EU finance ministers backed plans on Tuesday by countries in the euro area to help debt-stricken Greece financially if it becomes the first state in 11 years of monetary union to seek such aid.

It will be decided by the European Council (of EU leaders) when the time comes, if and when Greece were to ask, Spanish Economy Minister Elena Salgado told a news conference at the end of two days of talks in Brussels.

Ministers from the 16-country euro zone said late on Monday they had agreed the technical modalities that would permit aid to be rapidly rolled out but gave no figures and few details of a plan likely to involve bilateral loans.

They reconvened on Tuesday with the other finance ministers from the 27-country EU, where Germany, Spain and others reiterated that Greece needed no help for now.

European Commissioner Olli Rehn said the Greek government's plans to slash the country's public deficit by a third this year were realistic and took account of recently downgraded forecasts of a 2 percent economic contraction this year.

● Given records
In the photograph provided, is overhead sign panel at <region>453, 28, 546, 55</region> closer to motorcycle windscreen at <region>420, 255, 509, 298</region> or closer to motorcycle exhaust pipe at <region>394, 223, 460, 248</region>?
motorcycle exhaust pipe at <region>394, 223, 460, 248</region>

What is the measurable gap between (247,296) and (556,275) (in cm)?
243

---

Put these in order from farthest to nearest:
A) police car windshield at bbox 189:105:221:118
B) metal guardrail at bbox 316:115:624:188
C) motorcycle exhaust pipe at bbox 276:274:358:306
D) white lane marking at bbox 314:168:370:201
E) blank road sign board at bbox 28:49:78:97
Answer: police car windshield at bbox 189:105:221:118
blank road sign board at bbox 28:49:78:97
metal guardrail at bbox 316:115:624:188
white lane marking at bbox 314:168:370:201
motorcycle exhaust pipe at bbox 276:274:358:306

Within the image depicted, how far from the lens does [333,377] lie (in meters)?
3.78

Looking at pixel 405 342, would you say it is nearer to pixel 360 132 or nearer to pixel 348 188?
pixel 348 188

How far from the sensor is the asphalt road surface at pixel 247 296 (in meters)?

● Tasks to complete
• A. Name every country that the news report on euro-zone aid for Greece mentions by name, in the order each first appears.
• B. Extend the news report on euro-zone aid for Greece with a paragraph that picks up after its last sentence.

● Exercise responses
• A. Greece, Germany, Spain

• B.
Initial financial market reaction was muted, with no drastic change in the euro exchange rate or bond yields, both of which have been buffeted by fears for Greece's ability to honor its debts and what this would mean for the wider monetary union.

German Finance Minister Wolfgang Schaeuble, who left Brussels early, told the German parliament there was increasing cause for concern that speculators were targeting currencies and the competitiveness of all EU states must be strengthened.

Ministers refrained from saying when a final aid move for Greece might come. A German government spokesman said Berlin did not expect any decision to be taken at an EU summit next week.

Germany, Europe's biggest economy and the country that would be the linchpin of any support, is reluctant to bail out Greece and above all to rush into anything before Athens shows it is willing to take the painful steps needed to fix its finances.


Help for Greece could take the form of bilateral aid but ministers ruled out loan guarantees, said Jean-Claude Juncker, the Luxembourg prime minister who chaired the key talks on standby planning among euro zone ministers on Monday.

A statement published by the euro zone ministers provided no figures. It commended Greece's redoubled efforts to repair its public finances and said the rest of the Eurogroup club of common currency countries stood ready to help.

Greece this month unveiled extra austerity measures to knock its deficit from 12.7 to 8.7 percent of gross domestic product this year, including cuts in public sector pay and tax rises. A poll on Sunday showed most Greeks saw this as a good step.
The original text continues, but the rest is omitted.